• [Provided material]:

----

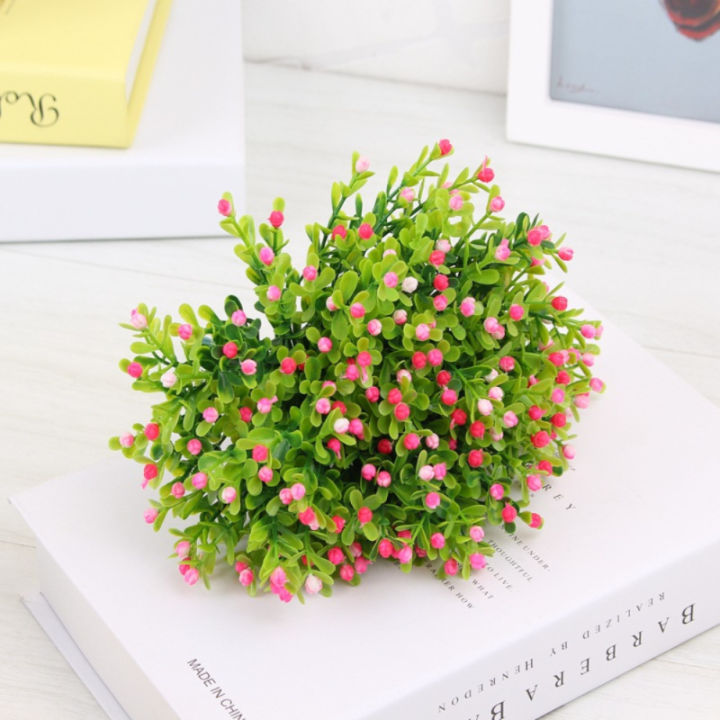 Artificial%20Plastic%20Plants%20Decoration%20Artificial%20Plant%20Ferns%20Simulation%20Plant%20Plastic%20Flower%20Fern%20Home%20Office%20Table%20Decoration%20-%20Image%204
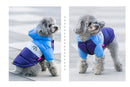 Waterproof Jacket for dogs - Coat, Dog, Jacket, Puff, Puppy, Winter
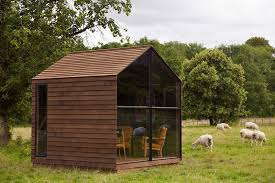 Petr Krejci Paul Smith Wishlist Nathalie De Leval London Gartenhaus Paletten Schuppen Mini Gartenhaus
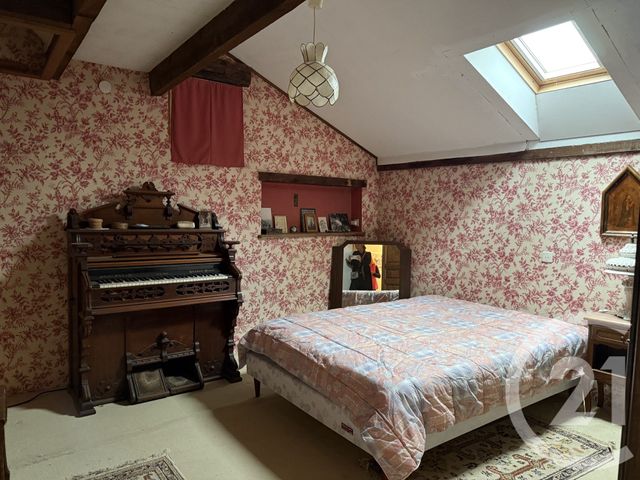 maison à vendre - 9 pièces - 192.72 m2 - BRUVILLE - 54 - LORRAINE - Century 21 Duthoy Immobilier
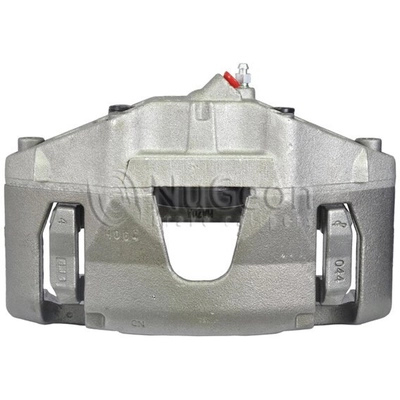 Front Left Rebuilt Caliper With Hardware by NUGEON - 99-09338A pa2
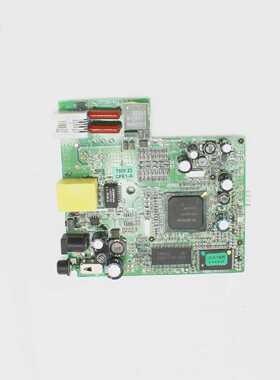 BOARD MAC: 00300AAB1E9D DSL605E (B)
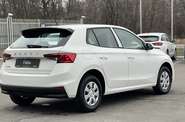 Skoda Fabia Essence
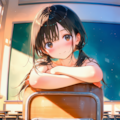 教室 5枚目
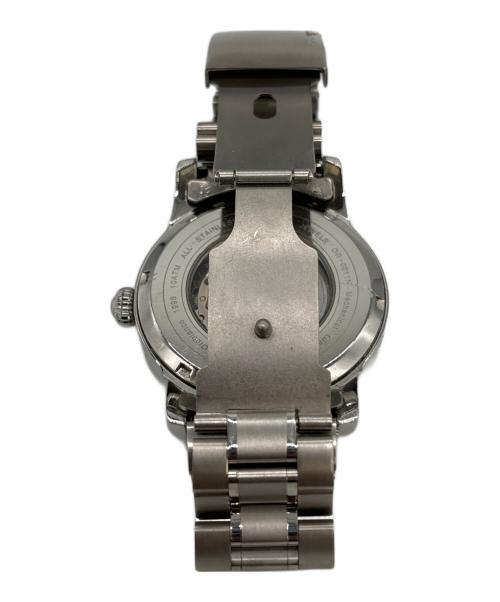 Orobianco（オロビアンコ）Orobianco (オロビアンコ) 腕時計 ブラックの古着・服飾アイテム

----

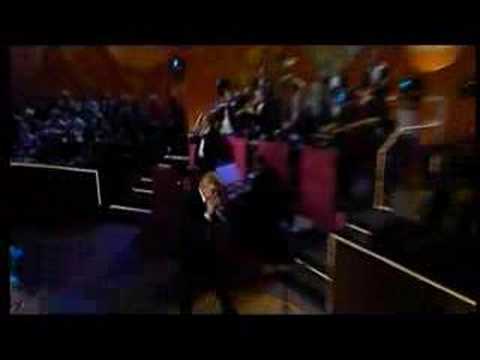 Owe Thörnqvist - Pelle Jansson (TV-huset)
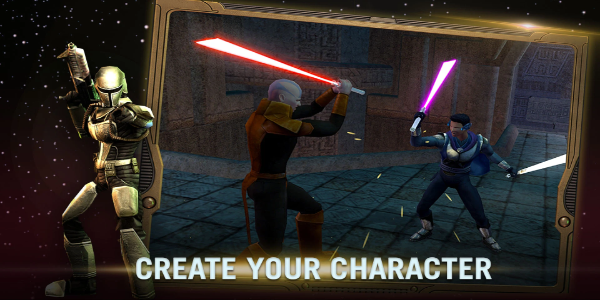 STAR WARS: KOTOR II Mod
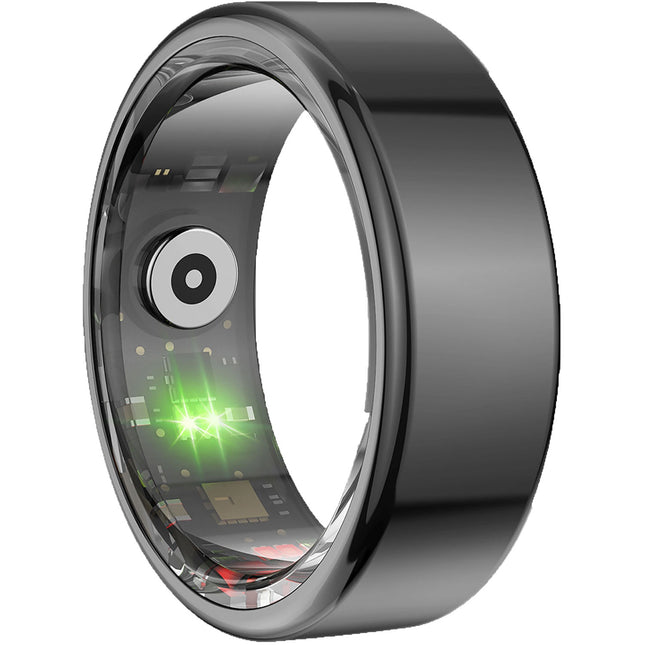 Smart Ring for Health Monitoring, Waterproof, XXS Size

----

Print, word for word, the lines above that run from the line containing "BOARD MAC: 00300AAB1E9D DSL605E (B)" to the line containing "Orobianco（オロビアンコ）Orobianco (オロビアンコ) 腕時計", both included. Keep the pictures out.

• [Result of the task]:
 BOARD MAC: 00300AAB1E9D DSL605E (B)
 Skoda Fabia Essence
 教室 5枚目
 Orobianco（オロビアンコ）Orobianco (オロビアンコ) 腕時計 ブラックの古着・服飾アイテム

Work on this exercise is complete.